--- Data provided Enclosed Below ---

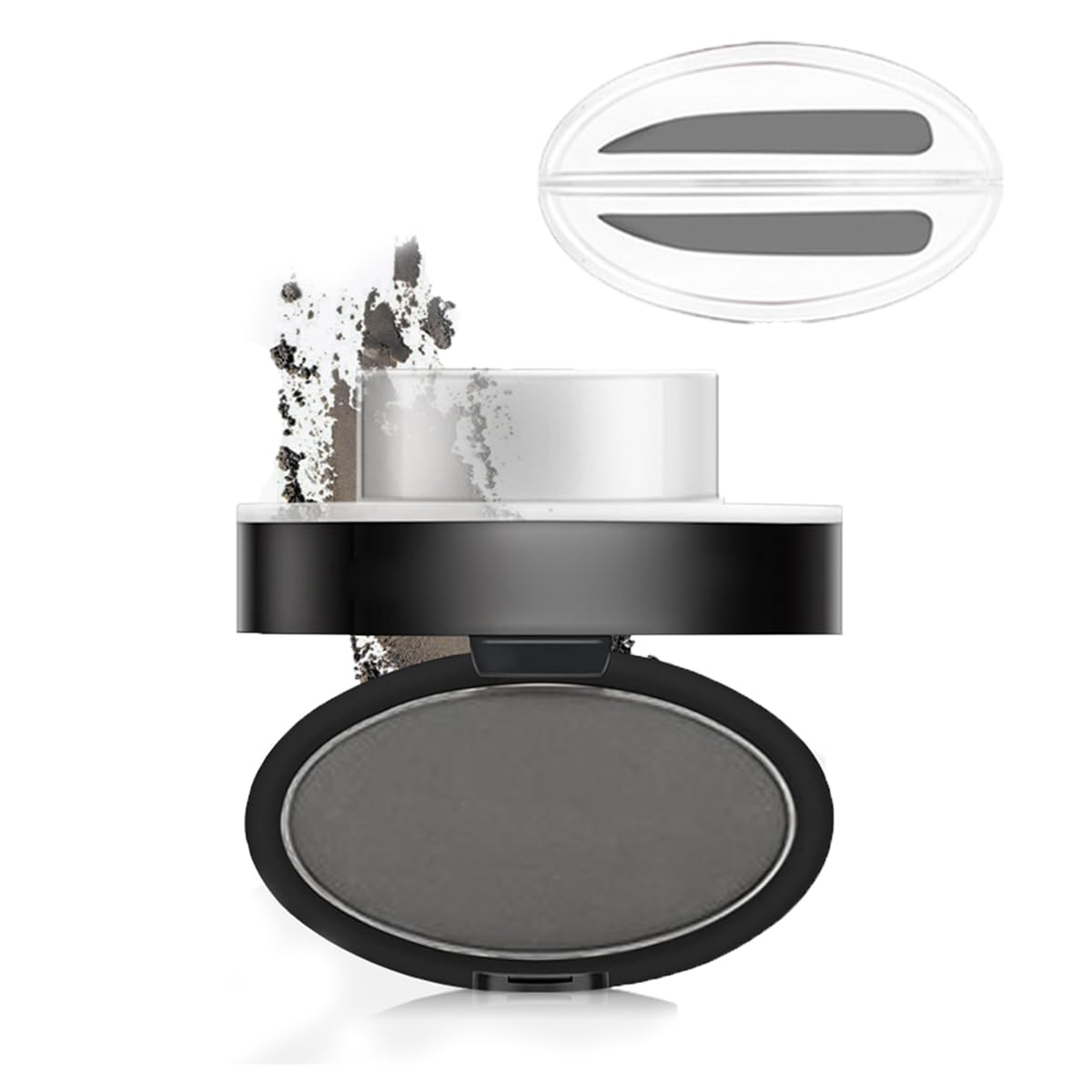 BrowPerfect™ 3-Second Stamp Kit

--- End of Enclosed Data provided ---
--- Data provided Enclosed Below ---

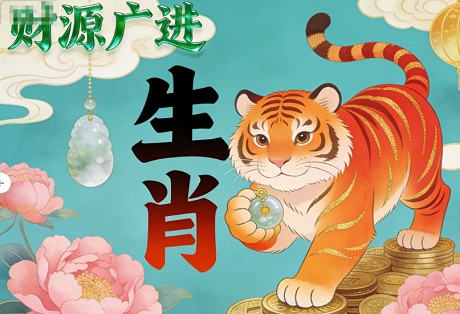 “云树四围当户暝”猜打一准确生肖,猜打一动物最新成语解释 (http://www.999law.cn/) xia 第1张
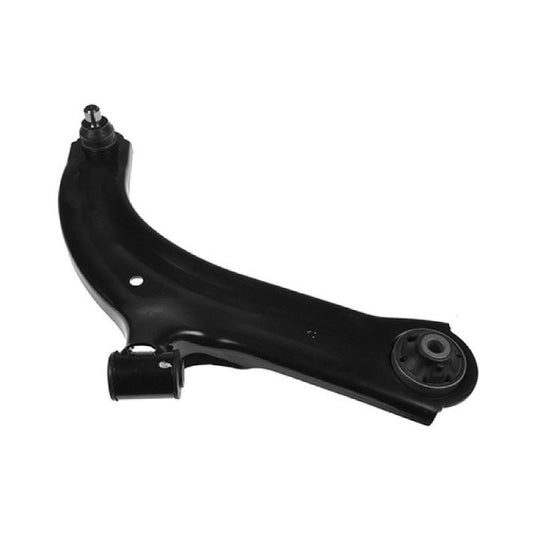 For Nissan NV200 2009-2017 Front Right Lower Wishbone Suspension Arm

--- End of Enclosed Data provided ---

### Work to be completed
Look above for the line with "(http://www.999law.cn/) xia 第1张" and the line with "For Nissan NV200". Give again exactly those two lines and all lines between them, pictures excluded.

### Exercise response
 “云树四围当户暝”猜打一准确生肖,猜打一动物最新成语解释 (http://www.999law.cn/) xia 第1张
 For Nissan NV200 2009-2017 Front Right Lower Wishbone Suspension Arm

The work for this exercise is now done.